Record set section start
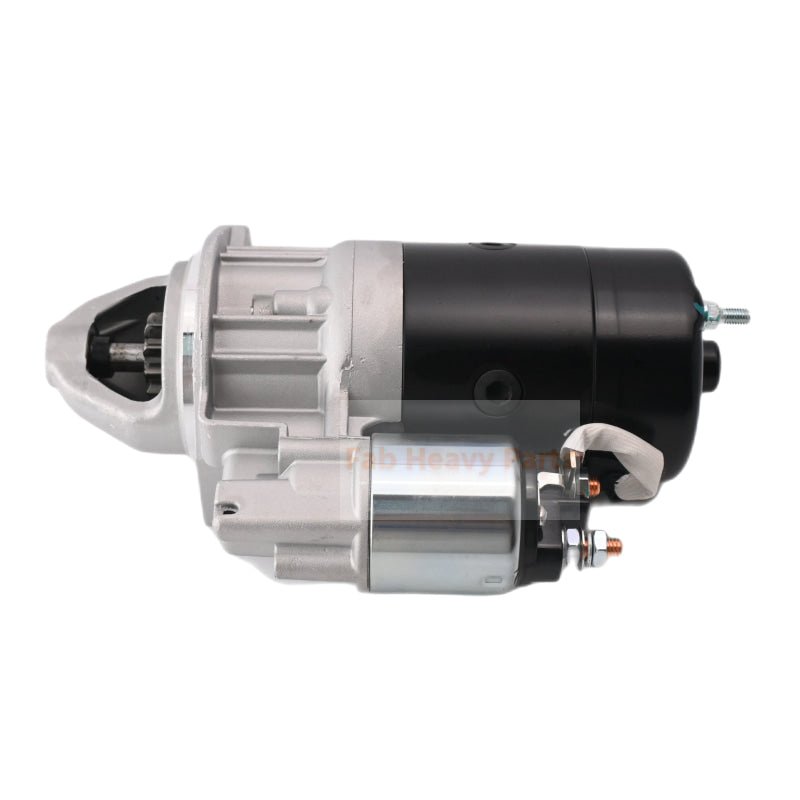 12V 11T Starter Motor 139709GT 37950GT for Genie gs - 3384 gs - 5390 s - 100 s - 105 s - 120 s - 3200 s - 40 s - 45 s - 60 s - 80 z - 45/22 - Fab Heavy Parts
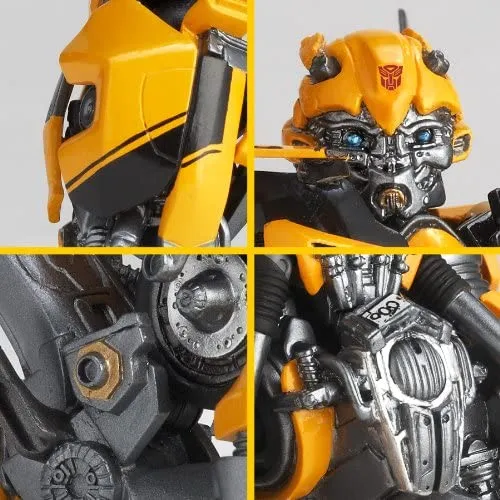 No.038 Bumblebee | Dark of the Moon Transformers Figure | TFSource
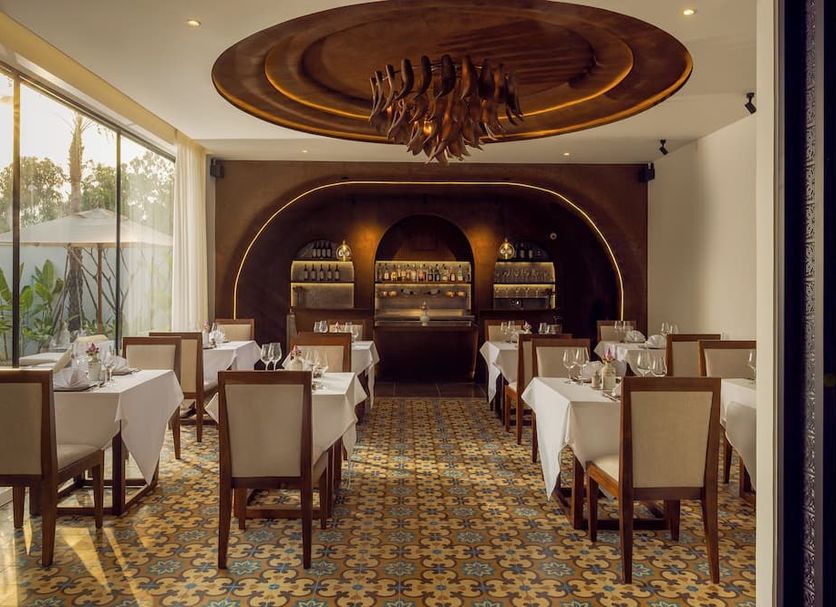 Restaurante Foto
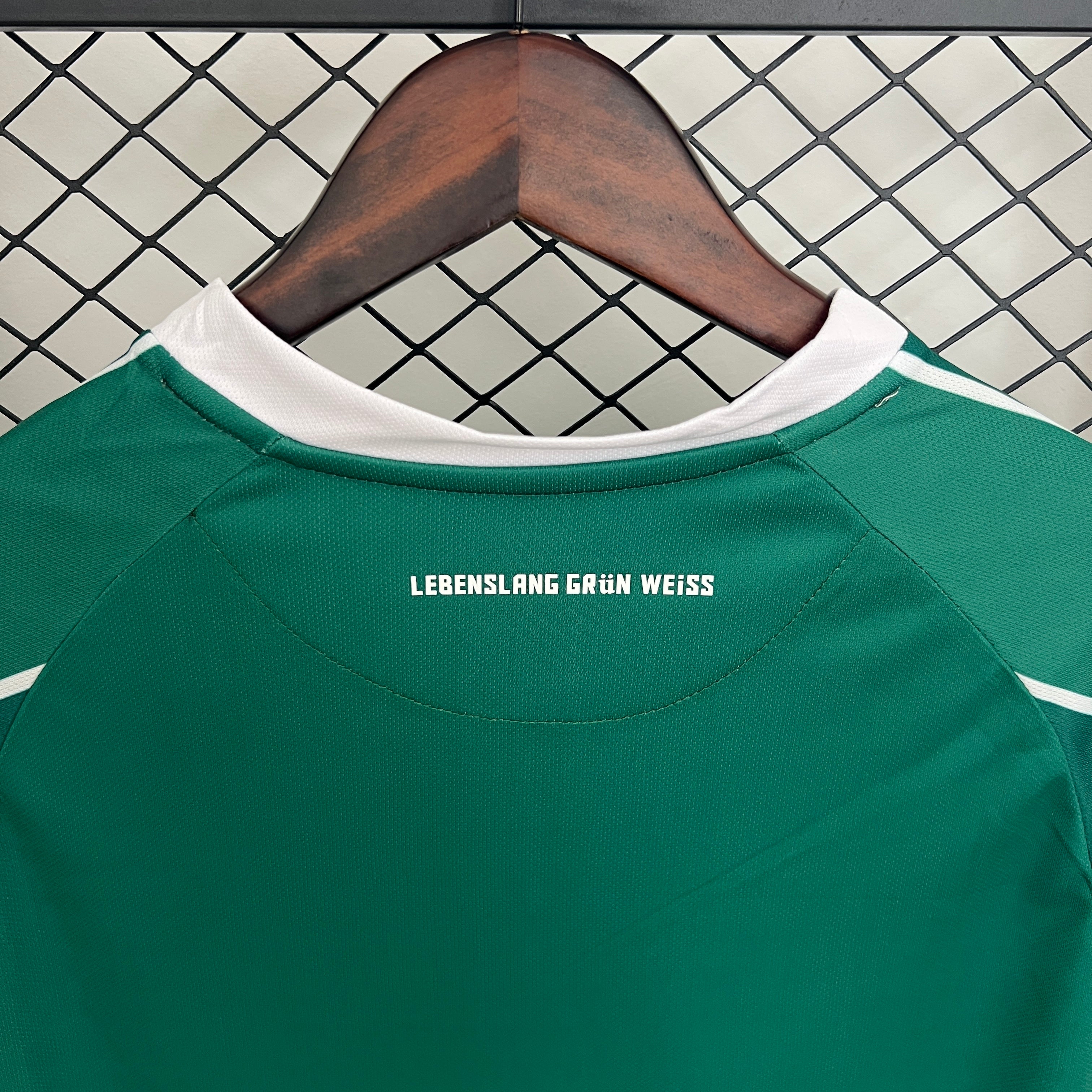 Werder Bremen home jersey. Season 25/26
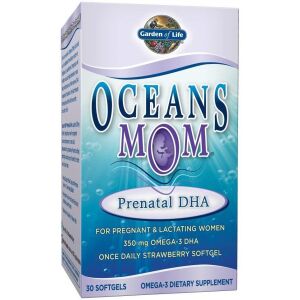 Oceans Mom - 30 capsule molli - Viking Supplements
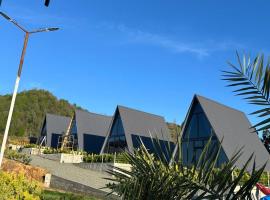 Flora-A, hotel a Chakvi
Record set section end
Word for word, reproduce the material above and omit each image.

_Response area_.
 12V 11T Starter Motor 139709GT 37950GT for Genie gs - 3384 gs - 5390 s - 100 s - 105 s - 120 s - 3200 s - 40 s - 45 s - 60 s - 80 z - 45/22 - Fab Heavy Parts
 No.038 Bumblebee | Dark of the Moon Transformers Figure | TFSource
 Restaurante Foto
 Werder Bremen home jersey. Season 25/26
 Oceans Mom - 30 capsule molli - Viking Supplements
 Flora-A, hotel a Chakvi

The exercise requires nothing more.